TASK TO COMPLETE →
What's needed is a word-for-word retyping of the entries below, pictures omitted.
====== SUPPLIED MATERIAL
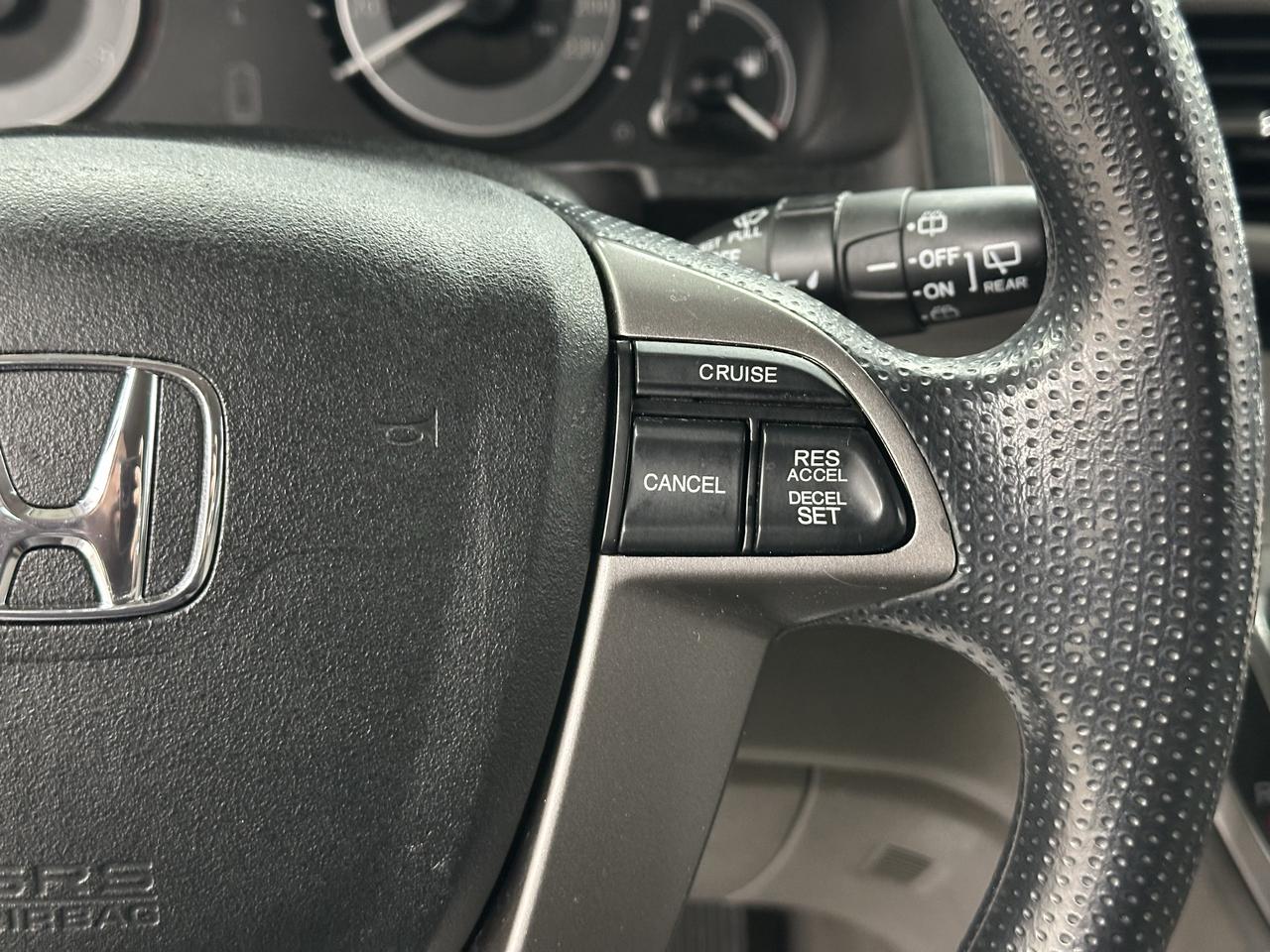 2017 Honda Odyssey EX Photo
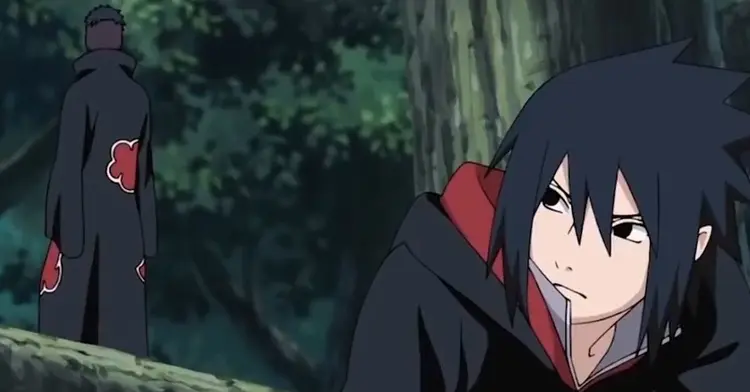 Entenda porque Itachi não matou Danzou após se juntar a Akatsuki em Naruto  Shippuden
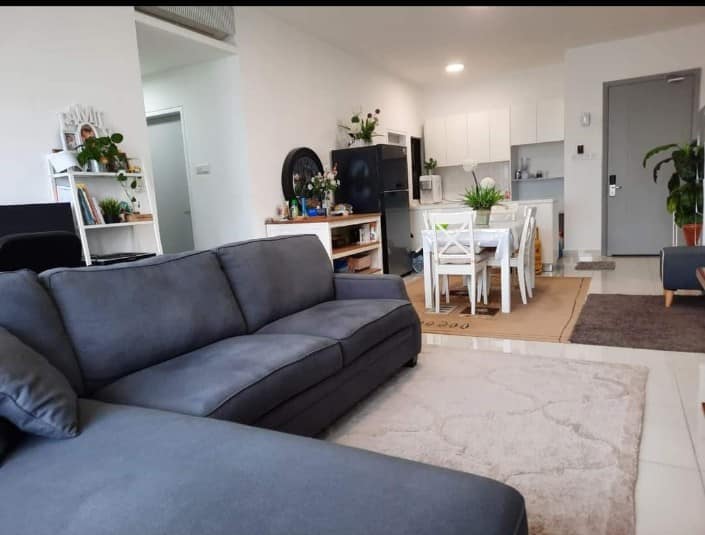 Fully Renovation Vertu Resort Condominium For Sale - photo 4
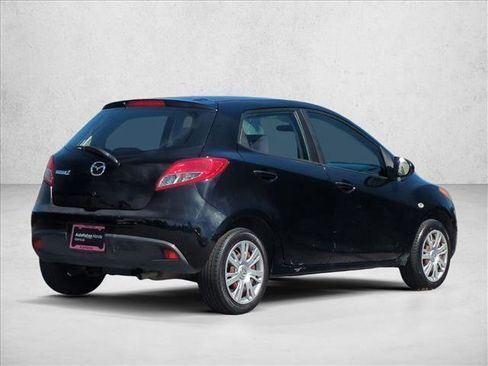 Used 2013 MAZDA MAZDA2 Sport image 5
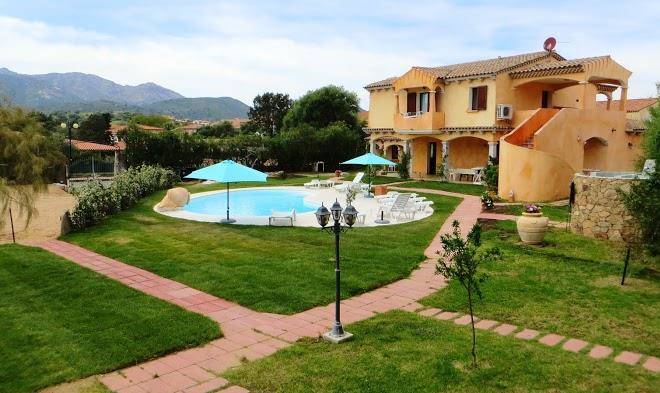 Hotel B&b Il Viandante Image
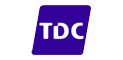 TDC  - logo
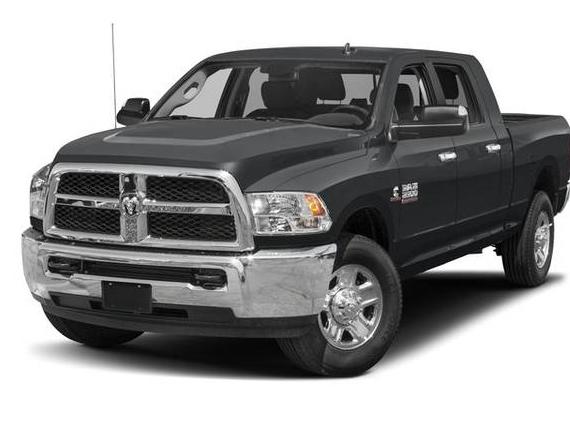 RAM 2500 2016 3C6UR5MJ4GG102745 image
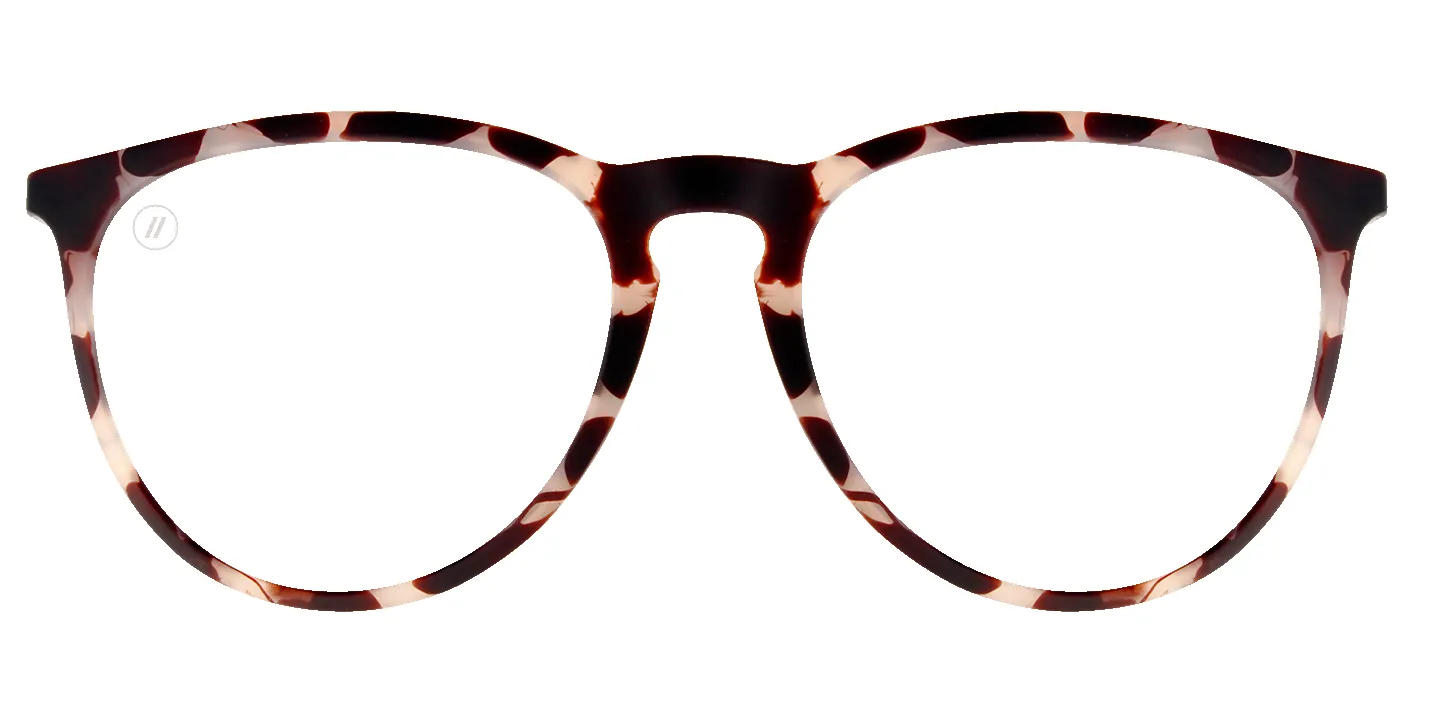 Cyber Flame | RX sold by Blenders Eyewear product image thumbnail 2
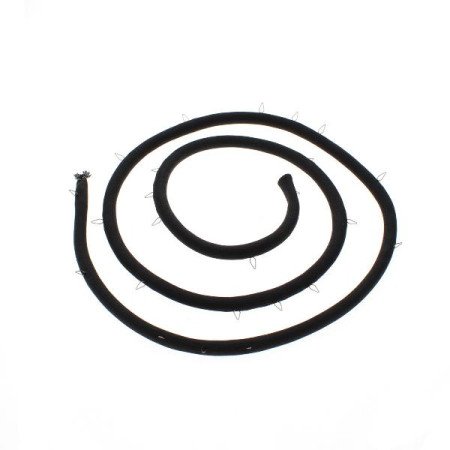 480121101583 Ущільнювач дверей 355x310 mm до духовки Whirlpool (C00318929)
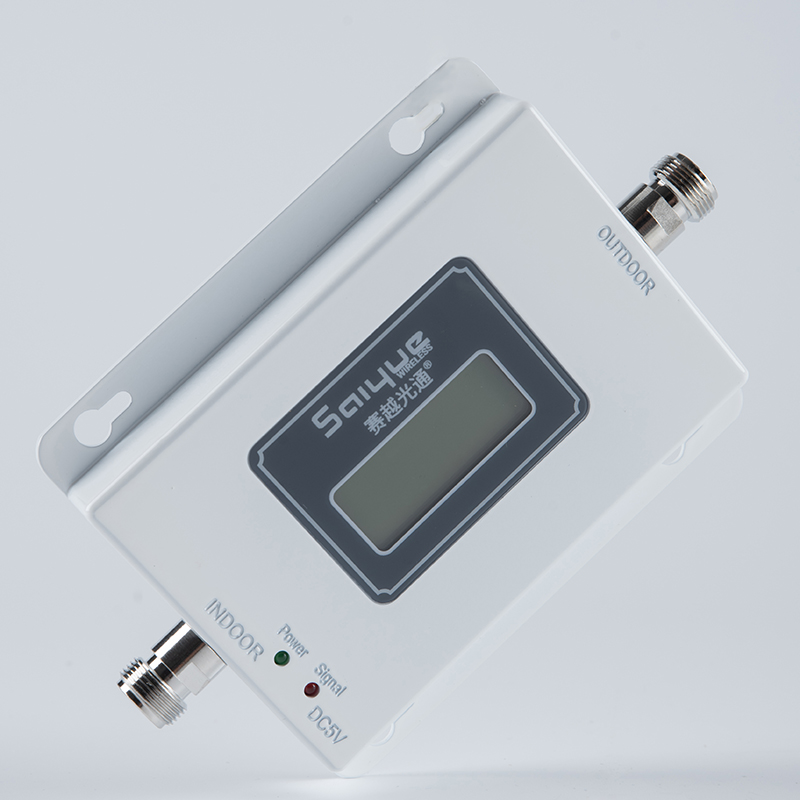 开化家用配电房机房信号放大器200㎡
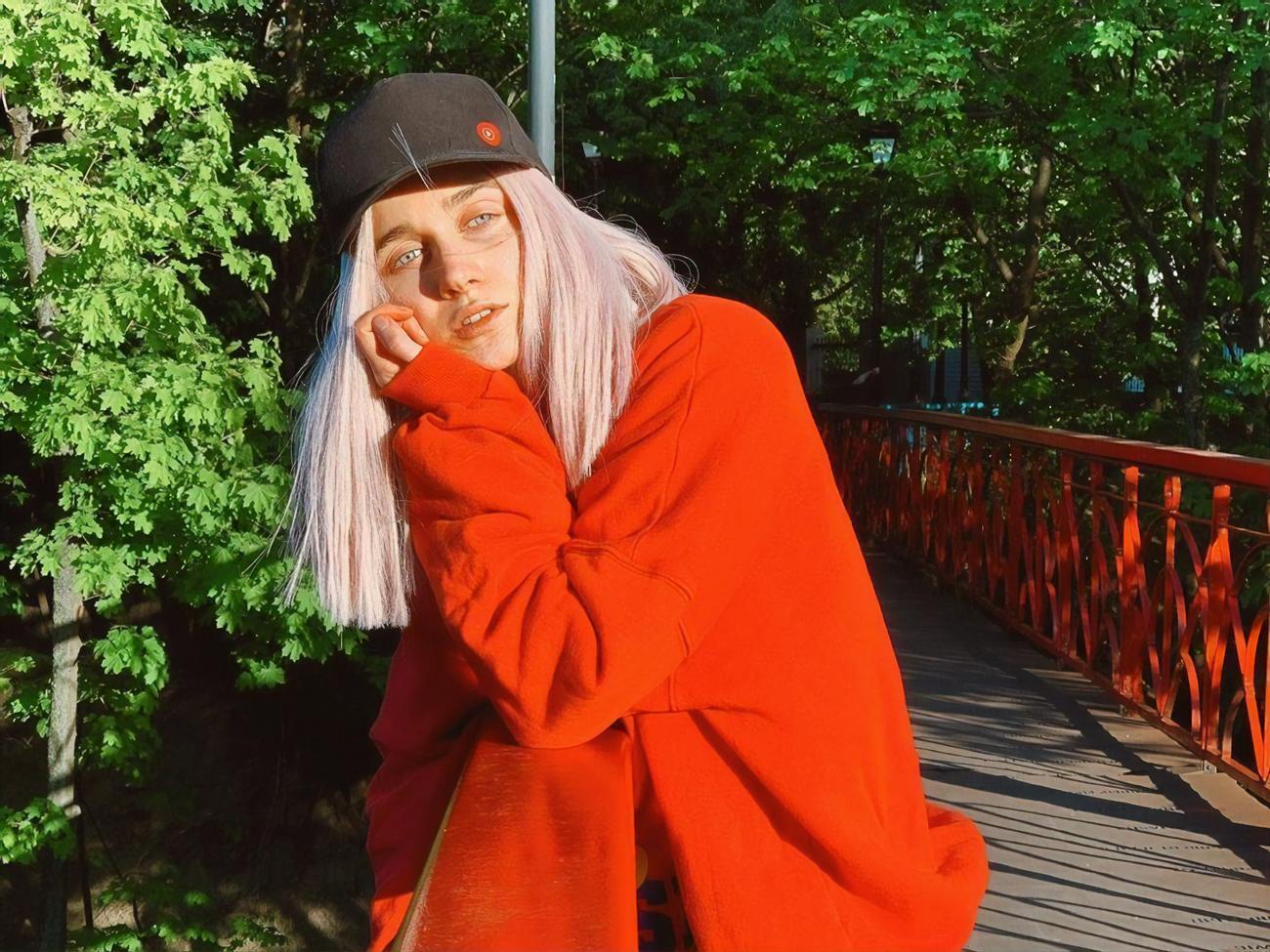 Jerry Heil: Не говорити про секс, не змінювати часто партнерів зараз чомусь не модно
============
YOUR RESPONSE →
 2017 Honda Odyssey EX Photo
 Entenda porque Itachi não matou Danzou após se juntar a Akatsuki em Naruto  Shippuden
 Fully Renovation Vertu Resort Condominium For Sale - photo 4
 Used 2013 MAZDA MAZDA2 Sport image 5
 Hotel B&b Il Viandante Image
 TDC  - logo
 RAM 2500 2016 3C6UR5MJ4GG102745 image
 Cyber Flame | RX sold by Blenders Eyewear product image thumbnail 2
 480121101583 Ущільнювач дверей 355x310 mm до духовки Whirlpool (C00318929)
 开化家用配电房机房信号放大器200㎡
 Jerry Heil: Не говорити про секс, не змінювати часто партнерів зараз чомусь не модно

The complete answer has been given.